> _WHAT NEEDS TO BE DONE_:
After the line containing "Consider this experimental", write nothing more; before it, reproduce every line of the material below exactly, starting with the first.

> _DATA TO USE_:
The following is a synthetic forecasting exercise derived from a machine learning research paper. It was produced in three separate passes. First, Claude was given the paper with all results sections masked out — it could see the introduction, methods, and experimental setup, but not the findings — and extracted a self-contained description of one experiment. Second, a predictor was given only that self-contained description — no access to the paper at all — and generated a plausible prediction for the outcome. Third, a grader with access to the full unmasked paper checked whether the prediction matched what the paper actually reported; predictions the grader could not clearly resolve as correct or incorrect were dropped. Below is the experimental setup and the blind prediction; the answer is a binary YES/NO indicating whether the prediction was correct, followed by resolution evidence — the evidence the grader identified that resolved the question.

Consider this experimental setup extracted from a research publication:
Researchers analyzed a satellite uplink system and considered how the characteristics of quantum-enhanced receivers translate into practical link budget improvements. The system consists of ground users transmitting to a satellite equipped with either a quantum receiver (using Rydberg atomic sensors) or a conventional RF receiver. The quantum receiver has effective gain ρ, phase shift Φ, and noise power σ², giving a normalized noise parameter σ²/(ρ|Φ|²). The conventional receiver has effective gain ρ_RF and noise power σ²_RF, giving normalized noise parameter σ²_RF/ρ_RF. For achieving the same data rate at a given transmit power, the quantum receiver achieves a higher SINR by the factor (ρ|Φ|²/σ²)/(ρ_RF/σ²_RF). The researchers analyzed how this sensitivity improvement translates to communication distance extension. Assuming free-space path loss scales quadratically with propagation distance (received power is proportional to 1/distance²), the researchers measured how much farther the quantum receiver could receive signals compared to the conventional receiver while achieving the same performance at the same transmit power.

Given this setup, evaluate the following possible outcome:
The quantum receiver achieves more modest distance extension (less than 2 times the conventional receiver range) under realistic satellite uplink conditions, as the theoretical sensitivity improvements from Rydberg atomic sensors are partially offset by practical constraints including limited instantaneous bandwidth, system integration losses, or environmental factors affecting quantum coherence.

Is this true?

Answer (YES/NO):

> _OUTPUT BELOW_:
The following is a synthetic forecasting exercise derived from a machine learning research paper. It was produced in three separate passes. First, Claude was given the paper with all results sections masked out — it could see the introduction, methods, and experimental setup, but not the findings — and extracted a self-contained description of one experiment. Second, a predictor was given only that self-contained description — no access to the paper at all — and generated a plausible prediction for the outcome. Third, a grader with access to the full unmasked paper checked whether the prediction matched what the paper actually reported; predictions the grader could not clearly resolve as correct or incorrect were dropped. Below is the experimental setup and the blind prediction; the answer is a binary YES/NO indicating whether the prediction was correct, followed by resolution evidence — the evidence the grader identified that resolved the question.

Consider this experimental setup extracted from a research publication:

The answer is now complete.